Sempre precisei de silêncio quando estou tentando memorizar ou aprender algo. Pode até haver uma música ao longe, conversas em outro cômodo da casa ou o som do trafego. Esses ruídos entram no pano de fundo e não me atrapalham. Não capturam minha atenção e, portanto, sigo lendo ou estudando. Mas ruídos que colam na minha audição, capturam a minha atenção têm a capacidade de me enlouquecer, vão consumindo meu equilíbrio. Parece uma tortura que me levará a loucura.

Na época da faculdade, morávamos em um apartamento de três quartos com oito meninas. O curso era muito difícil com textos intermináveis, pesquisas que nunca acabavam e provas, muitas provas. O fim de bimestre parecia o fim dos tempos.
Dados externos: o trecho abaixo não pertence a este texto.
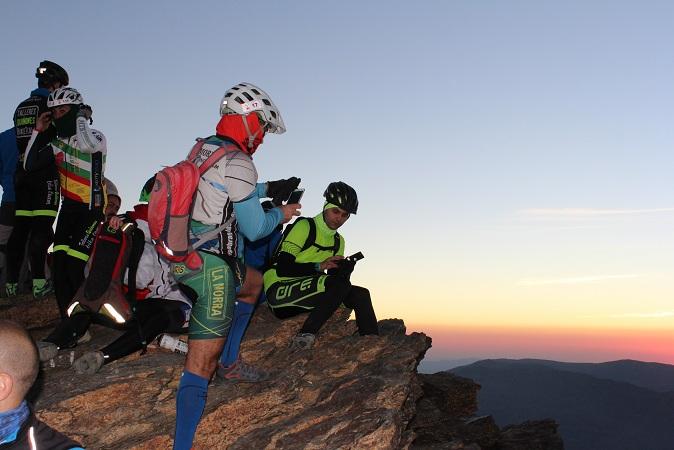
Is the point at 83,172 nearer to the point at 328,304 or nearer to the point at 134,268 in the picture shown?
the point at 134,268

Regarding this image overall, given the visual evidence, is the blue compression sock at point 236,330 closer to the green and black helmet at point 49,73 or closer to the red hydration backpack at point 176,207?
the red hydration backpack at point 176,207

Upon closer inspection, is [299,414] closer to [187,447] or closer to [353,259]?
[187,447]

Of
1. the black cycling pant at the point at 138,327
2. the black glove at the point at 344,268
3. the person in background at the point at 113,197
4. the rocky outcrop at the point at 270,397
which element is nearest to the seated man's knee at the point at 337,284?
the black glove at the point at 344,268

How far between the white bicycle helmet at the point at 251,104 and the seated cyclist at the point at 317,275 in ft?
10.3

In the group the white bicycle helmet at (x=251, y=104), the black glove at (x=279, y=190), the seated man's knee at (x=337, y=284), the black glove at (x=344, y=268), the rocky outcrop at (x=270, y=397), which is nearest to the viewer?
the white bicycle helmet at (x=251, y=104)

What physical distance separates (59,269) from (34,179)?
2168 millimetres

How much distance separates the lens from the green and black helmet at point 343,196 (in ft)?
33.1

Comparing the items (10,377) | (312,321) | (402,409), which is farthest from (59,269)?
(10,377)

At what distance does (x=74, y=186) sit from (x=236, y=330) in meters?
3.68

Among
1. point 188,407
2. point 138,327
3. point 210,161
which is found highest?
point 210,161

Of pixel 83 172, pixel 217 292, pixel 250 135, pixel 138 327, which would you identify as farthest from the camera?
pixel 83 172

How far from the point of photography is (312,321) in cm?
920

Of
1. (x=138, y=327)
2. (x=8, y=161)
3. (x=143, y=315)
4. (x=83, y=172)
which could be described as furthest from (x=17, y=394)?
(x=8, y=161)

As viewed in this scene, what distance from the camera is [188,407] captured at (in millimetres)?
6426
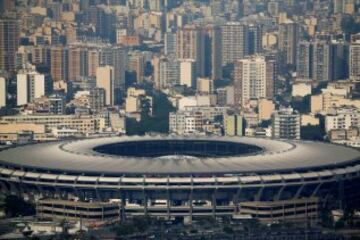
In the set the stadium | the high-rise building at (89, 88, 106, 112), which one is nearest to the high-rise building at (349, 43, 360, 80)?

As exigências não cabiam em 24 horas; comer, tomar banho e dormir disputavam espaço com montanhas de texto em diferentes idiomas. Uma insanidade que levava a exaustão.
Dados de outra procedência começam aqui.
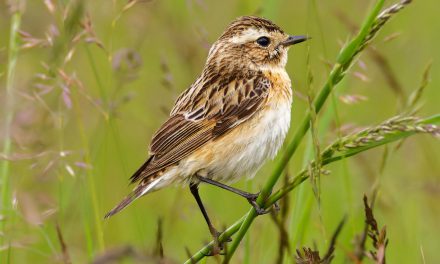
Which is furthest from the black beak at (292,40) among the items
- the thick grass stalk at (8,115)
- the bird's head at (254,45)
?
the thick grass stalk at (8,115)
Eu sou uma pessoa que funciona bem, acordando cedo e dormindo em torno de 8 horas. Nessa hora, tudo é mais silencioso e o sono é tranquilo. Cambaleante de cansaço e sono, ia para minha cama.

Nosso quarto tinha três camas de solteiro. Sueli dormia à minha direita, eu no meio e Terê à esquerda. Terê tinha um ritmo de sono diferente do nosso; deitava-se por volta das 20 horas e acordava para estudar de madrugada. Dizia que o silêncio a ajudava a aprender. Só ela na casa zanzava sorrateira e silenciosa durante a madrugada.
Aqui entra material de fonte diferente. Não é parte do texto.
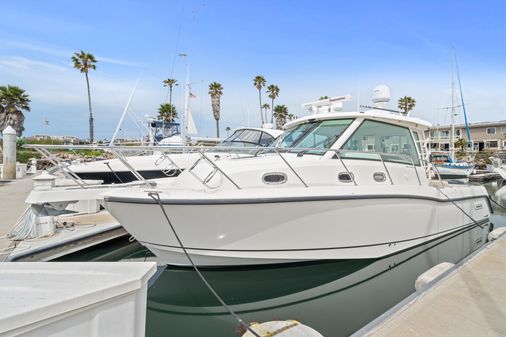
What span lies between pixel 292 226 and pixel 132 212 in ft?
7.55

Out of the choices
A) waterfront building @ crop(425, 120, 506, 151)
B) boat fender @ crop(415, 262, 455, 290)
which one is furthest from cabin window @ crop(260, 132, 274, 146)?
waterfront building @ crop(425, 120, 506, 151)

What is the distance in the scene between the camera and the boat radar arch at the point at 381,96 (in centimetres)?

Ela possuía um despertador redondo, com dois sinos na parte superior, que fazia um tica tac amplificado e quando despertava parecia o sino de uma catedral chamando os fiéis. Sempre odiei acordar com barulhos altos, parecia que ficava fora do prumo o dia todo. É como se fosse lançada com muita força a algum lugar para começar o dia. A partir daí fico mal-humorada e lenta para raciocinar, demorando para voltar ao meu ritmo. Minha mãe me acordava falando baixinho e afagando meus cabelos. Abrir os olhos assim me alegra e me deixa desperta e atenta. Minha filha costumava dizer que meu bom humor de manhã era irritante, desde que não houvesse despertador.

Terê colocava o despertador as 2 horas da manhã. Não conseguia acordar, então colocava-o as 3 horas e depois as 4 horas, quando finalmente levantava. A cada sino tocando era um susto e uma dificuldade para retomar o sono. Sueli e eu começamos a pedir que parasse, pois não estávamos conseguindo dormir. Ela irredutível, insistia em continuar com o despertador tocando de hora em hora durante a noite. Durante a semana de provas, eu parecia um zumbi. O que fazer? Minha vontade era jogar o despertador do alto do prédio para que não sobrasse nada. Não consegui. Mas uma ideia maluca começou a tomar forma: como poderia escondê-lo, silencia-lo? Tirar esse torturador dos meus ouvidos? Ela não tirava os olhos do despertador, e eu não abandonava meu plano de escondê-lo.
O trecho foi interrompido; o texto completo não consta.